Certain implementations of the invention may comprise transmission of information across networks, and distributed computational elements which perform one or more methods of the inventions. Such a system may enable a distributed team of operational planners and monitored individuals to utilize the information provided by the invention. A networked system may also allow individuals to utilize a graphical interface, printer, or other display device to receive personal alertness predictions and/or recommended future inputs through a remote computational device. Such a system would advantageously minimize the need for local computational devices.

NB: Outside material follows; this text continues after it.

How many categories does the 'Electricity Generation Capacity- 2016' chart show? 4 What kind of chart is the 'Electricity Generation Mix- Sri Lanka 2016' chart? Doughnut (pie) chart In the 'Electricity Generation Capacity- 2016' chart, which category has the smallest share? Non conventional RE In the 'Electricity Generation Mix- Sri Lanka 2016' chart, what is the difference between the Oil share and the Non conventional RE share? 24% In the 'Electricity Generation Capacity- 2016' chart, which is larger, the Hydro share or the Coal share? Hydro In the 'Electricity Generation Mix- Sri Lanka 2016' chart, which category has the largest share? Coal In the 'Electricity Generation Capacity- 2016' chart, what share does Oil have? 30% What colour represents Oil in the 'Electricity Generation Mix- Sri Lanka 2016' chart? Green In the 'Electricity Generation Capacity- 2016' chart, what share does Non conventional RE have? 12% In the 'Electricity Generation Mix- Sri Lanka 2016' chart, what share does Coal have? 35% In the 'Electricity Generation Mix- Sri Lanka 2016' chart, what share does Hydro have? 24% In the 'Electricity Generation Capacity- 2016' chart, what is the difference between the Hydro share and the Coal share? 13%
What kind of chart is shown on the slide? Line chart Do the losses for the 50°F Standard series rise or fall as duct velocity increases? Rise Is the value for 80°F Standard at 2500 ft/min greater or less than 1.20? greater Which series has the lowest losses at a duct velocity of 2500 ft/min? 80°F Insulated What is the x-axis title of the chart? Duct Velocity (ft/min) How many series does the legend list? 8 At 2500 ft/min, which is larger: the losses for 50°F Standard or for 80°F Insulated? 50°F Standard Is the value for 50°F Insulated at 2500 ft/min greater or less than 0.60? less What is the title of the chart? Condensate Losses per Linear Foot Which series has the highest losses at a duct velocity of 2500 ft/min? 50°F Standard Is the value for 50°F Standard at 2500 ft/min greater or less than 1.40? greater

Certain implementations of the invention may comprise exclusive access to the information by the individual subjects. Other implementations may comprise shared information between the subject's employer, commander, flight surgeon, scheduler, or other supervisor or associate, by government, industry, private organization, and/or the like, or by any other individual given permitted access.

Certain implementations of the invention may comprise the disclosed systems and methods incorporated as part of a larger system to support rostering, monitoring, selecting or otherwise influencing individuals and/or their environments. Information may be transmitted to human users or to other computerized systems.

Where a component (e.g. a software module, processor, assembly, device, circuit, etc.) is referred to above, unless otherwise indicated, reference to that component (including a reference to a “means”) should be interpreted as including as equivalents of that component any component which performs the function of the described component (i.e. that is functionally equivalent), including components that are not structurally equivalent to the disclosed structure which performs the function in the illustrated exemplary embodiments of the invention.

As will be apparent to those skilled in the art in the light of the foregoing disclosure, many alterations and modifications are possible in the practice of this invention without departing from the spirit or scope thereof. For example:

- The systems and methods of various embodiments may be extended to include other measures of human performance such as gross-motor strength, dexterity, endurance, or other physical measures. For example, fatigue may be replaced by one or more other types of neurobehavioral performance such as “sleepiness”, “alertness”, “tiredness”, “cognitive performance”, “cognitive throughput”, and/or the like.
- Other models or estimation procedures may be included to deal with biologically active agents, external factors, or other identified or as yet unknown factors affecting alertness/fatigue.